Chapitre 55


En revenant de sa promenade avec Loménie au jardin du gouverneur, Angélique trouva le lieutenant de Barssempuy qui l'attendait devant sa maison pour lui remettre une lettre du comte de Peyrac. Il était sur le point de repartir ne l'ayant pas trouvée.

Angélique rompit aussitôt le cachet et lut avec déception que Joffrey était passé le matin pour l'avertir qu'il partait en tournée le long du Saint-Laurent avec M. de Frontenac. Le temps était si constamment beau que cela permettait d'entreprendre, sans danger, quelques parcours en suivant les pistes du fleuve.
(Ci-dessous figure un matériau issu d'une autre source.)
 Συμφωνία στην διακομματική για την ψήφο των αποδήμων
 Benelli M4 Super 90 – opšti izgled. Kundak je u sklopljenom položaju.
Ils visiteraient des seigneuries dont le gouverneur souhaitait présenter à Peyrac les propriétaires, seigneurs pour la plupart entreprenants, soucieux du bien-être de leurs censitaires, et qui avaient le mérite et la conscience de vivre sur leurs terres même l'hiver. Ils inspecteraient aussi quelques redoutes de bois abandonnées que le comte de Peyrac proposait de remettre en état, car il n'y avait jamais assez de tours de guet le long du fleuve pour surprendre à temps une expédition des Iroquois. L'une d'elles, à l'embouchure de la Chaudière, route du Midi, pouvait être empruntée aussi par les sournois et haineux ennemis de la Nouvelle-France.

Joffrey lui expliquait tout cela avec sa minutie et sa gentillesse habituelles, protestant de son regret de ne l'avoir pas trouvée lorsqu'il était venu lui faire ses adieux. Il fallait se hâter de partir car les journées étaient courtes et, en dehors des environs d'une seigneurie bien peuplée, les pistes du fleuve n'étaient pas balisées.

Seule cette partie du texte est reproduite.